EXERCISE 1 -
In the forum thread below, turn the paragraph beginning "The F_Topics table has some fields" into a short list that keeps its main facts.

[start SOURCE DOCUMENT]

Weird query plans for my queries, causing terrible performance.

Started by Arjen van der Meijdenabout 23 years ago5 messagesgeneral
Jump to latest
#1Arjen van der Meijden
acm@tweakers.net

To create a list of recent topics in a forum I use these queries in mysql:
SELECT TopicID, StatusID, UserID
FROM F_Topics
WHERE ForumID = 15 AND Lastmessage > '2002-08-01 23:27:03+02'
AND Deleted = false
ORDER BY Lastmessage DESC
LIMIT 1000

and

SELECT TopicID, StatusID, UserID
FROM F_Topics
WHERE StatusID IN(1) AND Deleted = false AND ForumID = 15

Where in the client-code some simple checks are done on the queryresults
(for the rights a user has), which would make the queries quite slow on
mysql.

And after that it simply selects the needed info from the database using
a in list:

SELECT F_Topics.Name, F_Topics.TopicID, etc
FROM
F_Topics
LEFT JOIN
F_Users AS L_Users ON (L_Users.UserID = F_Topics.LastposterID)
, F_Users
WHERE
TopicID IN (list of topicids gathered from the above queries)
AND
F_Users.UserID = F_Topics.UserID
AND
!F_Topics.Deleted
AND
F_Topics.ForumID=15

Together it takes around 60ms to finish in mysql. That isn't the nicest
query setup. So I tried to create a single query for this in postgresql.

The F_Topics table has some fields, including TopicID (primary key),
UserID (foreign key to F_Users.UserID), LastPosterID (nullable foreign
to F_Users.UserID), LastMessage (timestamp), ForumID, StatusID (being a
integer with just 3 different values) and deleted (boolean)

There are three indices:
f_topics_pkey (on the topicid)
f_topics_forum_lastmessage_deleted (forumid, lastmessage, deleted)
f_topics_forum_status_deleted (forumid, statusid, deleted)

and the only relevant index on the F_Users table is its primary key on
UserID.

The query:
SELECT F_Topics.TopicID,F_Topics.StatusID, UserID
FROM F_Topics
WHERE (StatusID IN(1) OR F_Topics.Lastmessage > '2002-08-01 23:27:03+02')
AND F_Topics.Deleted = false AND ForumID = 15

Results in the plan:

Seq Scan on f_topics (cost=0.00..20347.58 rows=59 width=12)

[end SOURCE DOCUMENT]
[start STORED ROWS]

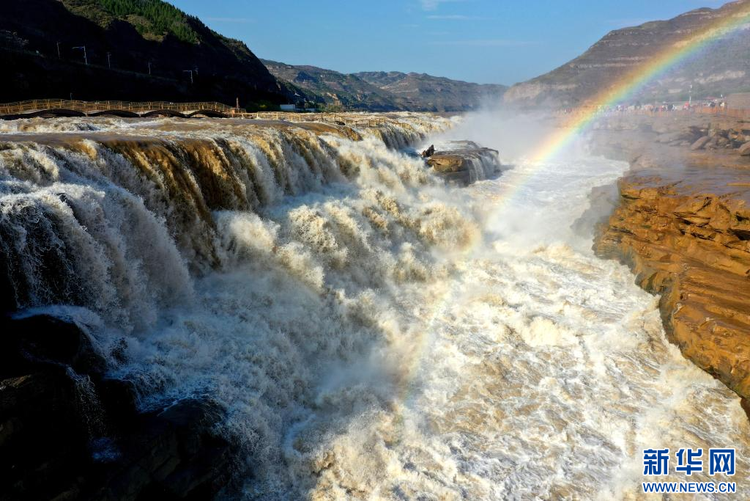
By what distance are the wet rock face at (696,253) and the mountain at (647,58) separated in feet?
297

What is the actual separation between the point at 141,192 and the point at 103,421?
4851 millimetres

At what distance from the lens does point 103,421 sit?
16.3 ft

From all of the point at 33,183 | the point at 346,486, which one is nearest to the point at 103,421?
the point at 346,486

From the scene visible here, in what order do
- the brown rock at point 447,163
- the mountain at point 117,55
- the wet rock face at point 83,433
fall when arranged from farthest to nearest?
the mountain at point 117,55, the brown rock at point 447,163, the wet rock face at point 83,433

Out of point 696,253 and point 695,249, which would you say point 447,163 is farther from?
point 696,253

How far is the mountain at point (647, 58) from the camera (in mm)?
96000

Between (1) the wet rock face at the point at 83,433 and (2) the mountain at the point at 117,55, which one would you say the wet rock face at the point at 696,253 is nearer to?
(1) the wet rock face at the point at 83,433

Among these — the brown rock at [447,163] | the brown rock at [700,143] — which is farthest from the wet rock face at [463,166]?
the brown rock at [700,143]

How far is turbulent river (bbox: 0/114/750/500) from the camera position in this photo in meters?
5.91

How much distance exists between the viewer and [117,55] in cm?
5947

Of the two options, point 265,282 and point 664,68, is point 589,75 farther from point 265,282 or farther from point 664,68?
point 265,282

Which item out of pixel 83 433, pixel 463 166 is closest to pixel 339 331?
pixel 83 433

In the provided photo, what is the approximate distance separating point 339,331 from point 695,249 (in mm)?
7379

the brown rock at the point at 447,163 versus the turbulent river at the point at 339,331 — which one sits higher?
the brown rock at the point at 447,163
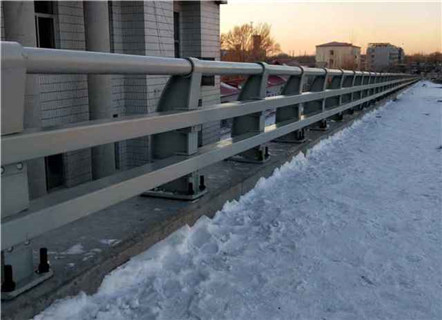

[end STORED ROWS]

EXERCISE 2 -
Copy the whole scene-based reasoning listing above word for word, and leave the pictures out of your answer.

EXERCISE RESPONSE 1 -
F_Topics fields include:
- TopicID: primary key
- UserID: foreign key to F_Users.UserID
- LastPosterID: nullable, refers to F_Users.UserID
- LastMessage: timestamp
- ForumID
- StatusID: integer with only 3 different values
- Deleted: boolean

EXERCISE RESPONSE 2 -
By what distance are the wet rock face at (696,253) and the mountain at (647,58) separated in feet?
297

What is the actual separation between the point at 141,192 and the point at 103,421?
4851 millimetres

At what distance from the lens does point 103,421 sit?
16.3 ft

From all of the point at 33,183 | the point at 346,486, which one is nearest to the point at 103,421?
the point at 346,486

From the scene visible here, in what order do
- the brown rock at point 447,163
- the mountain at point 117,55
- the wet rock face at point 83,433
fall when arranged from farthest to nearest?
the mountain at point 117,55, the brown rock at point 447,163, the wet rock face at point 83,433

Out of point 696,253 and point 695,249, which would you say point 447,163 is farther from?
point 696,253

How far is the mountain at point (647, 58) from the camera (in mm)?
96000

Between (1) the wet rock face at the point at 83,433 and (2) the mountain at the point at 117,55, which one would you say the wet rock face at the point at 696,253 is nearer to?
(1) the wet rock face at the point at 83,433

Among these — the brown rock at [447,163] | the brown rock at [700,143] — which is farthest from the wet rock face at [463,166]?
the brown rock at [700,143]

How far is turbulent river (bbox: 0/114/750/500) from the camera position in this photo in meters?
5.91

How much distance exists between the viewer and [117,55] in cm?
5947

Of the two options, point 265,282 and point 664,68, is point 589,75 farther from point 265,282 or farther from point 664,68?
point 265,282

Which item out of pixel 83 433, pixel 463 166 is closest to pixel 339 331?
pixel 83 433

In the provided photo, what is the approximate distance separating point 339,331 from point 695,249 (in mm)?
7379

the brown rock at the point at 447,163 versus the turbulent river at the point at 339,331 — which one sits higher?
the brown rock at the point at 447,163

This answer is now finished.